J’ai vu le Printemps nu rire à travers l’avril
Avec un rire
Si doux, si tendre, si puéril
Que l’écho l’a voulu redire
D’arbres en arbres, d’heure en heure et d’aube en aube,
Et chaque rose
S’en est épanouie au faîte du vieux mur
Derrière qui passait avec ce rire pur
Le clair printemps léger de brises en ses ailes
Et s’en allant par le chemin,
Prompt à répondre à qui le hèle
De la voix ou de la main,
Enfant qui chante ou vieillard qui chantonne.
Il portait pour bâton un cep de l’autre automne,
Noueux, mais qu’enguirlande l’an nouveau ;
Il allait vers l’étang où près des vertes eaux
Sont les roseaux,

Et, pour bien l’accueillir, j’ai fait, et pour lui plaire,
Du plus vert des roseaux la flûte la plus claire.


Été, tu dors. En l’ombre douce à qui est las
Repose, car ta joue est moite sur ton bras,
Et dans la paix en fleurs de l’herbe jaune et verte
Un épi tremble encor à ta main entr’ouverte.
Ta faucille d’acier finira la moisson
Pas à pas, jour par jour, avant qu’à l’horizon
Ce croissant incurvé soit une lune pleine.
Mais le temps passe, vois déjà dans la fontaine
Une feuille séchée et vois la fleur flétrie ;
L’ombre des peupliers tourne sur la prairie ;
La nuit s’achève, et le soleil, Été qui dors,
De ma flûte d’argent va faire un roseau d’or.

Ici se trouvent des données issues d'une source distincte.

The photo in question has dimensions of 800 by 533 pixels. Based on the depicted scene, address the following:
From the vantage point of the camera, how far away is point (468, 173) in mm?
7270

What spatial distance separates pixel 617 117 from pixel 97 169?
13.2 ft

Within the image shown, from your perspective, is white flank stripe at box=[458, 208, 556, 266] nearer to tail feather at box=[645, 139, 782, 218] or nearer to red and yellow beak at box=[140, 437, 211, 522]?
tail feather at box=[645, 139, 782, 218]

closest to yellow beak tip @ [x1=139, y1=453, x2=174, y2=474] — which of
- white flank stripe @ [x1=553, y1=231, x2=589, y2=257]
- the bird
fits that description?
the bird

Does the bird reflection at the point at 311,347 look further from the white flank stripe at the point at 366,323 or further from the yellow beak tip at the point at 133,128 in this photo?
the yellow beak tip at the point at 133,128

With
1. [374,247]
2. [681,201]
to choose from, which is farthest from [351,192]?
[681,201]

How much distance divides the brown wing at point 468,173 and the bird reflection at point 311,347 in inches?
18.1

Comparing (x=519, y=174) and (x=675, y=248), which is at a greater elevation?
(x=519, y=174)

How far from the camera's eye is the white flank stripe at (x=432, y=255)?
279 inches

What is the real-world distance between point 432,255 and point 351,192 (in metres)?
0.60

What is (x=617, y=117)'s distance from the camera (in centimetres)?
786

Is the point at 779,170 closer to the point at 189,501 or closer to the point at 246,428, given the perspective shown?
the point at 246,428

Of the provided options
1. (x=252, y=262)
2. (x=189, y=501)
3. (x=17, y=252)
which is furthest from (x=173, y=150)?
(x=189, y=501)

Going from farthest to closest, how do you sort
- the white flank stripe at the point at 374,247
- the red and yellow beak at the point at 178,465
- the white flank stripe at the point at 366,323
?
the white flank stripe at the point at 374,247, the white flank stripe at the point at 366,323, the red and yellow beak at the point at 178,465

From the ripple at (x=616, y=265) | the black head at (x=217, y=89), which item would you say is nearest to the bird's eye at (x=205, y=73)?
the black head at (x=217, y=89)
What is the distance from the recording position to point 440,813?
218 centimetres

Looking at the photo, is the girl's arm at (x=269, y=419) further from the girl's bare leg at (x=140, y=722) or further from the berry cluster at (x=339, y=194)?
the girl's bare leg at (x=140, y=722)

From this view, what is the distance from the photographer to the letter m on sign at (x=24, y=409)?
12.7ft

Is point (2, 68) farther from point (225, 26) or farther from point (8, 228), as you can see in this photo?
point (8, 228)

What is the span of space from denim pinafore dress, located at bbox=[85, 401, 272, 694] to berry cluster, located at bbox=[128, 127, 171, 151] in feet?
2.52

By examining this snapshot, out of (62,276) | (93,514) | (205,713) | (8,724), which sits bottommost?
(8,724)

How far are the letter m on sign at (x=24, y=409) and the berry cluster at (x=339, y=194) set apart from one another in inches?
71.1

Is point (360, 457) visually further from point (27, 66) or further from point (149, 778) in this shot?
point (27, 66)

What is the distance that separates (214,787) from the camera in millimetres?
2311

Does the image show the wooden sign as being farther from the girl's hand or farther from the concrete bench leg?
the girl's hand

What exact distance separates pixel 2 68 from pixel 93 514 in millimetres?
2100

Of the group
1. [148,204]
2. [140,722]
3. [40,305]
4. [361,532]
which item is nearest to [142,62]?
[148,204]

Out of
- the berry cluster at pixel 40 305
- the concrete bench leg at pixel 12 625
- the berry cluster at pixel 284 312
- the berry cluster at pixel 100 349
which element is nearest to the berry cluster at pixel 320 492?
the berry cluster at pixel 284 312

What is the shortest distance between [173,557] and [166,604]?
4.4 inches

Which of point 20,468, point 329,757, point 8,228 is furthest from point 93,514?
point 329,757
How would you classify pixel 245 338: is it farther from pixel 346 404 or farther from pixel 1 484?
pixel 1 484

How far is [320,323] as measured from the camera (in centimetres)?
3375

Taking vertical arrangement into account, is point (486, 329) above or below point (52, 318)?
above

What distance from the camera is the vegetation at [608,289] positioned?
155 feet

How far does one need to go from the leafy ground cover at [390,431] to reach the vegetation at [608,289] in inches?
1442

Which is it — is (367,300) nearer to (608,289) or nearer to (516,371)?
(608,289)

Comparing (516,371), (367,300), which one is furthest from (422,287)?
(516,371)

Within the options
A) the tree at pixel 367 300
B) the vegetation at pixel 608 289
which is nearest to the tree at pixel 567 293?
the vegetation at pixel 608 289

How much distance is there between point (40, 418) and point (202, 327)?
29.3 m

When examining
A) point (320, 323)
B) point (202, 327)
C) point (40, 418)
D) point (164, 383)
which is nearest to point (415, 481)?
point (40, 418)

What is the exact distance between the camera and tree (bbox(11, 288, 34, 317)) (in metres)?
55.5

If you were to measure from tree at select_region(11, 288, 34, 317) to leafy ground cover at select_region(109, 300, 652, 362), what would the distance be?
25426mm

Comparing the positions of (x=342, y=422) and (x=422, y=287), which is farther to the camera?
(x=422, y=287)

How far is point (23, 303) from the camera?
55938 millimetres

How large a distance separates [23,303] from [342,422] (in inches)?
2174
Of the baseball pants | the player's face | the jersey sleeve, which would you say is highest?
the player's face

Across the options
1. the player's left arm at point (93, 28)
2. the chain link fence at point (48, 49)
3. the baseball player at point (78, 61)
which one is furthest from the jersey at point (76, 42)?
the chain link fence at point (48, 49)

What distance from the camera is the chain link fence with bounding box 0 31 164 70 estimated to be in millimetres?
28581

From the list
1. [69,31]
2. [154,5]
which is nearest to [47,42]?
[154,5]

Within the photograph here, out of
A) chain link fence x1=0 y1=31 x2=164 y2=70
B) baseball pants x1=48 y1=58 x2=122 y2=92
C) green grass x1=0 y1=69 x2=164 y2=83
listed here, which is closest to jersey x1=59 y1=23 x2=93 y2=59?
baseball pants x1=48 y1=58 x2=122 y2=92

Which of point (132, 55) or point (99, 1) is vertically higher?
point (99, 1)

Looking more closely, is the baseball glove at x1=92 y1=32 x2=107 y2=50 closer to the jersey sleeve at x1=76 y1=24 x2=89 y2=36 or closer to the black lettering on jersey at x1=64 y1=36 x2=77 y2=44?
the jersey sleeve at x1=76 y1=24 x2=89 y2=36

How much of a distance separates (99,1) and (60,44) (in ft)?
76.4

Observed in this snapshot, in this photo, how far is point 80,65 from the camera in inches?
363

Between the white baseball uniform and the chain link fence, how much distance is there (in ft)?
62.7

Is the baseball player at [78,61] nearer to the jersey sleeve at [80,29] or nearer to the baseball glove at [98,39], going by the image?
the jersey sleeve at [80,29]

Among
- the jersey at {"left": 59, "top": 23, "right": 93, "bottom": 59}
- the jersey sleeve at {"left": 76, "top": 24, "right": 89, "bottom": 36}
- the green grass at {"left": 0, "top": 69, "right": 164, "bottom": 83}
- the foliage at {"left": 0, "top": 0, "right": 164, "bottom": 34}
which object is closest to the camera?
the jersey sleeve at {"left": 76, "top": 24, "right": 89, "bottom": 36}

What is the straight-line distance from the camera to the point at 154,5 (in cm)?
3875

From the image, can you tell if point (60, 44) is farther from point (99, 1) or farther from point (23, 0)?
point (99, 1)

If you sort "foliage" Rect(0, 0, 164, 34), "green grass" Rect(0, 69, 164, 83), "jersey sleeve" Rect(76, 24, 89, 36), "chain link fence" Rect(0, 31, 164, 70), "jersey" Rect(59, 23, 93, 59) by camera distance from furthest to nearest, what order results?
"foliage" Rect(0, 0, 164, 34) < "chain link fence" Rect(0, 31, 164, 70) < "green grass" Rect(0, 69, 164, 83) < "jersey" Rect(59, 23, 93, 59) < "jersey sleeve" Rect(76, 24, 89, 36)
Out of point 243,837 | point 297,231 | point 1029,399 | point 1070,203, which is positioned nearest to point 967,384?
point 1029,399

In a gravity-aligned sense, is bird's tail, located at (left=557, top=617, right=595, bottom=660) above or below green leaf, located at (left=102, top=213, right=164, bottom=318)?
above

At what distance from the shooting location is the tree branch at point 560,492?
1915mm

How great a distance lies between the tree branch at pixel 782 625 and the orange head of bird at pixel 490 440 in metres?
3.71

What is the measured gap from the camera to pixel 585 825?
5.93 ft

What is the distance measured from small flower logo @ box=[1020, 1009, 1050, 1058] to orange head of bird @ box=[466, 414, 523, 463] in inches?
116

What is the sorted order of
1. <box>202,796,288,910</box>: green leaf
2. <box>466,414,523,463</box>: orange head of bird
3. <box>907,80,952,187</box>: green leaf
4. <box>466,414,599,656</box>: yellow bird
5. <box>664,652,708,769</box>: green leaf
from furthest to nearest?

J’ai vu l’Automne souriant à travers l’ombre
De son voile de brume et de soie
En robe longue.....
Mains lourdes, pieds saignants, front qui ploie,
Elle marchait le long du mur des treilles hautes,
Et, quand ceux qui cueillaient la grappe
Et les autres

Qui l’entassaient aux corbeilles larges
Ou allaient, deux à deux, en ployant sous la charge,
L’appelaient en passant et lui montraient la grappe,
Elle baissait la tête et ne répondait pas ;
Et, lentement, mystérieuse et souriante,
Demi-morte, demi-vivante,
Et comme toute à quelque songe
Elle levait la main et faisait signe
Vers l’ombre
Et elle allait de vigne en vigne,
De fontaine en fontaine,
Toujours plus grave et plus hautaine,
l’écoutant par delà la saison et le soir
La bouche de l’hiver pleurer aux roseaux noirs.